Наезжали и мы в Москву. Там Майка Любимова. Вскоре и вовсе стало хорошо – в семьдесят девятом году отец поступил в аспирантуру Академии общественных наук. Москва вернулась ко мне. На субботу-воскресенье приезжал к папе, ночевал на Миусской. В библиотеке Академии книги – Бердяев, Соловьев, Флоренский. Их выдавали в читальном зале просто так, не нужно было никаких разрешений, как в Питере. Почитывал и пописывал. С утра бегал дистанции. В трусах, в майке от Миусской бежал к Театру Советской Армии, а там - в парк у дома Красной Армии. Потом вокруг строительства олимпийских объектов.
Брат Олег на открытии Олимпиады был. С Маринкой Разумовой. Отец достал приглашения. Мне же ни встретить, ни проводить олимпийского Мишку не довелось. Когда уезжал в Москву, на «хозяйстве» оставался Седов.

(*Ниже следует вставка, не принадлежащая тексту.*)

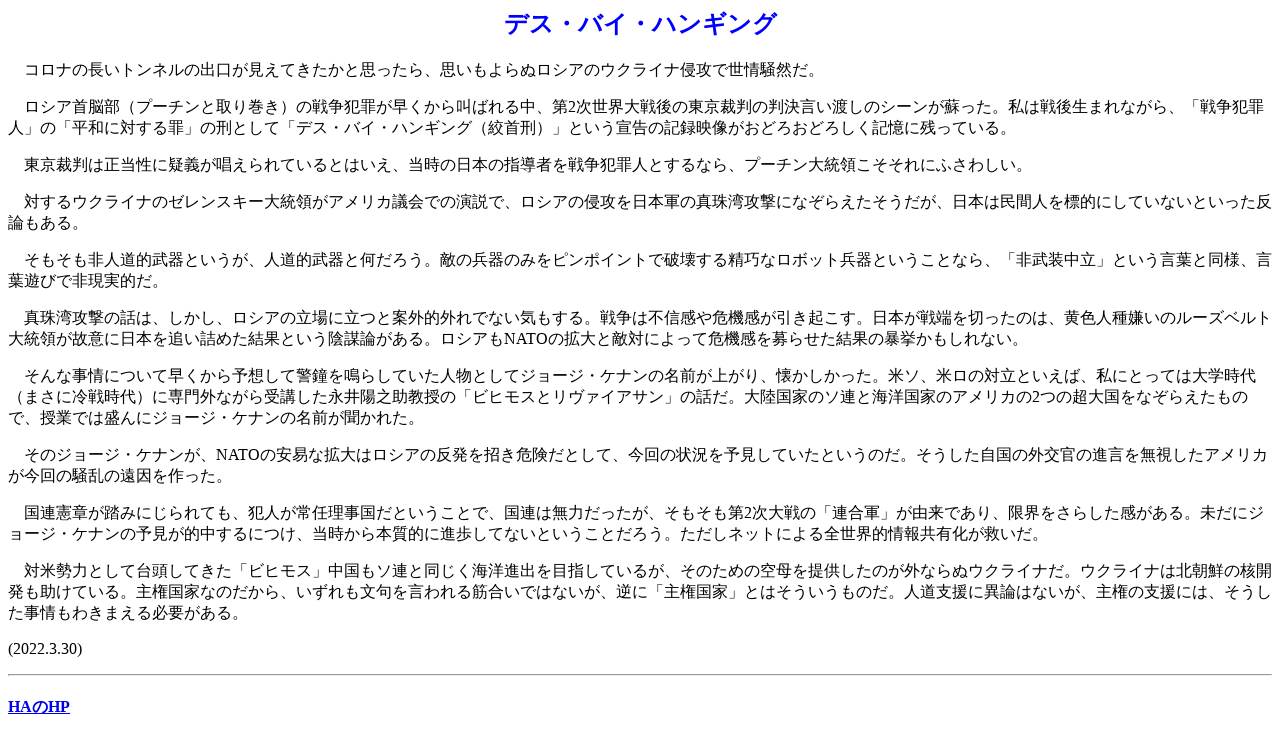

--- FILE ---
content_type: text/html
request_url: http://www2r.biglobe.ne.jp/~hamano/column_hanging.html
body_size: 2701
content:
<HTML><HEAD>
<TITLE>�f�X�E�o�C�E�n���M���O
</TITLE></HEAD>
<BODY BGCOLOR=#ffffff> <!--BGCOLOR�͔w�i�F�A#ffffff�͔�-->
<!-- H�͕����T�C�Y-->
<CENTER><H2><FONT COLOR="#0000ff">�f�X�E�o�C�E�n���M���O
</FONT></H2> </CENTER>
<!--P�͉��s-->

<P>
�@�R���i�̒����g���l���̏o���������Ă������Ǝv������A�v�������ʃ��V�A�̃E�N���C�i�N�U�Ő���R���B

<P>
�@���V�A��]���i�v�[�`���Ǝ�芪���j�̐푈�ƍ߂��������狩�΂�钆�A��2�����E����̓����ٔ��̔��������n���̃V�[�����h�����B���͐�㐶�܂�Ȃ���A�u�푈�ƍߐl�v�́u���a�ɑ΂���߁v�̌Y�Ƃ��āu�f�X�E�o�C�E�n���M���O�i�i��Y�j�v�Ƃ����鍐�̋L�^�f�������ǂ남�ǂ낵���L���Ɏc���Ă���B

<P>
�@�����ٔ��͐������ɋ^�`���������Ă���Ƃ͂����A�����̓��{�̎w���҂�푈�ƍߐl�Ƃ���Ȃ�A�v�[�`���哝�̂�������ɂӂ��킵���B

<P>
�@�΂���E�N���C�i�̃[�����X�L�[�哝�̂��A�����J�c��ł̉����ŁA���V�A�̐N�U����{�R�̐^��p�U���ɂȂ��炦�����������A���{�͖��Ԑl��W�I�ɂ��Ă��Ȃ��Ƃ��������_������B

<P>
�@����������l���I����Ƃ������A�l���I����Ɖ����낤�B�G�̕���݂̂��s���|�C���g�Ŕj�󂷂鐸�I�ȃ��{�b�g����Ƃ������ƂȂ�A�u�񕐑������v�Ƃ������t�Ɠ��l�A���t�V�тŔ񌻎��I���B

<P>
�@�^��p�U���̘b�́A�������A���V�A�̗���ɗ��ƈĊO�I�O��łȂ��C������B�푈�͕s�M�����@���������N�����B���{����[��؂����̂́A���F�l�팙���̃��[�Y�x���g�哝�̂��̈ӂɓ��{��ǂ��l�߂����ʂƂ����A�d�_������B���V�A��NATO�̊g��ƓG�΂ɂ���Ċ�@�����点�����ʂ̖\����������Ȃ��B

<P>
�@����Ȏ���ɂ��đ�������\�z���Čx����炵�Ă����l���Ƃ��ăW���[�W�E�P�i���̖��O���オ��A�������������B�ă\�A�ă��̑Η��Ƃ����΁A���ɂƂ��Ă͑�w����i�܂��ɗ�펞��j�ɐ��O�Ȃ����u�����i��z�V�������́u�r�q���X�ƃ����@�C�A�T���v�̘b���B�嗤���Ƃ̃\�A�ƊC�m���Ƃ̃A�����J��2�̒��卑���Ȃ��炦�����̂ŁA���Ƃł͐���ɃW���[�W�E�P�i���̖��O�������ꂽ�B

<P>
�@���̃W���[�W�E�P�i�����ANATO�̈��ՂȊg��̓��V�A�̔����������댯���Ƃ��āA����̏󋵂�\�����Ă����Ƃ����̂��B�������������̊O�����̐i���𖳎������A�����J������̑����̉�����������B

<P>
�@���A���͂����݂ɂ����Ă��A�Ɛl����C���������Ƃ������ƂŁA���A�͖��͂��������A����������2�����́u�A���R�v���R���ł���A���E�����炵����������B�����ɃW���[�W�E�P�i���̗\�����I������ɂ��A��������{���I�ɐi�����ĂȂ��Ƃ������Ƃ��낤�B�������l�b�g�ɂ��S���E�I��񋤗L�����~�����B

<P>
�@�ΕĐ��͂Ƃ��đ䓪���Ă����u�r�q���X�v�������\�A�Ɠ������C�m�i�o��ڎw���Ă��邪�A���̂��߂̋���񋟂����̂��O�Ȃ�ʃE�N���C�i���B�E�N���C�i�͖k���N�̊j�J���������Ă���B�匠���ƂȂ̂�����A������������������؍����ł͂Ȃ����A�t�Ɂu�匠���Ɓv�Ƃ͂����������̂��B�l���x���Ɉ٘_�͂Ȃ����A�匠�̎x���ɂ́A��������������킫�܂���K�v������B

В начале февраля восьмидесятого года Петрова передала мне «по наследству» дворницкую. Убирал полтора участка, прямо перед станцией метро, возле школы. Зато платили не семьдесят пять рублей, а сто пять.
В наше распоряжение перешло отличное жилье. Въехали втроем - Ирка и Седулькин со мной. Таня оставила мебель, но мы с Юрой жилье улучшили, использовав высокие потолки. Из дворницкой лестница вела на нижнюю площадку, откуда шло два входа – один в подвал, темный и огромный, а другой – в бомбоубежище. Дверь в бомбоубежище была стальная, черная, с круглым засовом посередине. Открывалось бомбоубежище тремя людьми – ключи были у коменданта, у меня и у директора школы.
Бомбоубежище нравилось - чистое, сухое, с хорошим освещением. Стояло несколько раскладушек, и, когда шумные компании Танькиных, а потом и моих знакомых не успевали уйти с Васильевского до развода мостов, они ночевали за стальной дверью. Люди выпивали, спорили, возникали ссоры и романы. В укрепленном месте хорошо трахалось.
У меня времени не было, и участие в буйных разговорах принимал редко. Люди спорили без меня. Особенно горячими разговоры стали с появлением Володьки Бесстрашникова. Тут был Игорь Лебедев – литературный критик и специалист по Пушкину, сиживали Боря Вяхирев, Шамиль, Самвэл – друг и любовник, восторженные девицы. Разговоры о судьбах СССР, России, мира. Пили чай и вино. Много вина.
Лестница с улицы вела наверх – на большую площадку. С нее попадаешь на кухню, а из кухни - в жилую комнату с двумя огромными окнами. В комнате царила тень. Окна выходили во двор-колодец, который и был двором школы.
В прихожей обосновал рабочее место Седов. Поставил кульман. Подставку для него – из чугуна дореволюционного производства - обнаружили в подвале. Подвал был забит старыми вещами – продранные кресла, колченогие стулья, шкафы без дверей, комоды без ящиков, переломанные гардины.
Тусклые лампочки освещали хлам. На пыльной стене висела мраморная доска. Было сказано, что здание построено на частные пожертвования в семидесятые годы девятнадцатого столетия. Золотом прописаны имена купцов и фабрикантов, которые давали деньги на строительство.
Кое-что из мебели удалось починить. Комодик красного дерева. Поскольку зарабатывали и я, и Седов, то скоро появился магнитофон «Астра» первого класса, стерео-проигрыватель «Радиотехника» с польской вертушкой «Унитра», серебристый усилок с двумя колоночками S-90.
Петрова имела страсть к телевизорам, все время их меняла. Нам достался от нее новый агрегат под названием «Рекорд». Таня сообщила, что деньги за него она возьмет с нас позже, но так и не взяла.